> **INSTRUCTIONS**
1. Answer these questions using the passage on Senator Powell.
(a) Who led the colleagues who tried to have Powell expelled from the Senate?
(b) In what month and year did Powell condemn General Order No. 11?
(c) Which convention did Powell attend as a delegate in 1866?
2. In the passage on Senator Powell, copy everything from "Following his successful" down to "senators to do so.", replacing "condemned" with "denounced".

In 1861, Senator Powell vigorously condemned President Lincoln's decision to suspend the writ of habeas corpus. In 1862, he denounced the arrest of some citizens of Delaware—officially, the arrests were called "resolutions of inquiry" — as a violation of constitutional rights. These stances led to calls for his resignation by the Kentucky General Assembly in 1861, and some of his colleagues, led by Kentucky's other senator, Garrett Davis, unsuccessfully attempted to have him expelled from the Senate. Before the end of the war, both the General Assembly and Davis admitted being wrong in their attempts to remove him.

Following his successful defense against calls for his removal, Powell continued speaking against what he saw as violations of constitutional rights. In January 1863, he condemned General Order No. 11, an edict by Ulysses S. Grant that barred Jews from the Department of Tennessee, which included regions of Kentucky. In the same speech, he rebuked federal military interference with the elections in Kentucky. In 1864, he opposed the Thirteenth Amendment to the United States Constitution abolishing slavery, one of six senators to do so.

==Later life and legacy==
Following his term in the Senate, he returned to Henderson and resumed his law practice. He was a delegate to the Union National Convention in 1866. In 1867, he was again nominated to the U.S. Senate, but after several ballots over several months, the General Assembly had not elected him. Powell believed many of the legislators had been elected as a result of election interference by Northern forces, and that their intent was to prevent Kentucky from electing a senator at all, diminishing her influence nationally. In light of this belief, he urged Democrats to withdraw his name and nominate someone more palatable to Union sympathizers. This they did, putting forth the name of Garrett Davis, who was subsequently elected.

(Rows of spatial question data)
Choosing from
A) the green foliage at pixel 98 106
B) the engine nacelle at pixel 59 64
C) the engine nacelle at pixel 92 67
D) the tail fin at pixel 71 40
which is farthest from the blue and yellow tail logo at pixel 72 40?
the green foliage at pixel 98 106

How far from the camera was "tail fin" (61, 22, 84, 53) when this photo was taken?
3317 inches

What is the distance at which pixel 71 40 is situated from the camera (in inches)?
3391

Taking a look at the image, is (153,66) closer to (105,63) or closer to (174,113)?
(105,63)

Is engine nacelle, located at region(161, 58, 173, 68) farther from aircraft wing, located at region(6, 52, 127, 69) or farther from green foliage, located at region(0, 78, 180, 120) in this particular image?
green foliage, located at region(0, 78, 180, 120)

> **WORKED SOLUTIONS**
1.
(a) Garrett Davis, Kentucky's other senator
(b) January 1863
(c) The Union National Convention

2.
Following his successful defense against calls for his removal, Powell continued speaking against what he saw as violations of constitutional rights. In January 1863, he denounced General Order No. 11, an edict by Ulysses S. Grant that barred Jews from the Department of Tennessee, which included regions of Kentucky. In the same speech, he rebuked federal military interference with the elections in Kentucky. In 1864, he opposed the Thirteenth Amendment to the United States Constitution abolishing slavery, one of six senators to do so.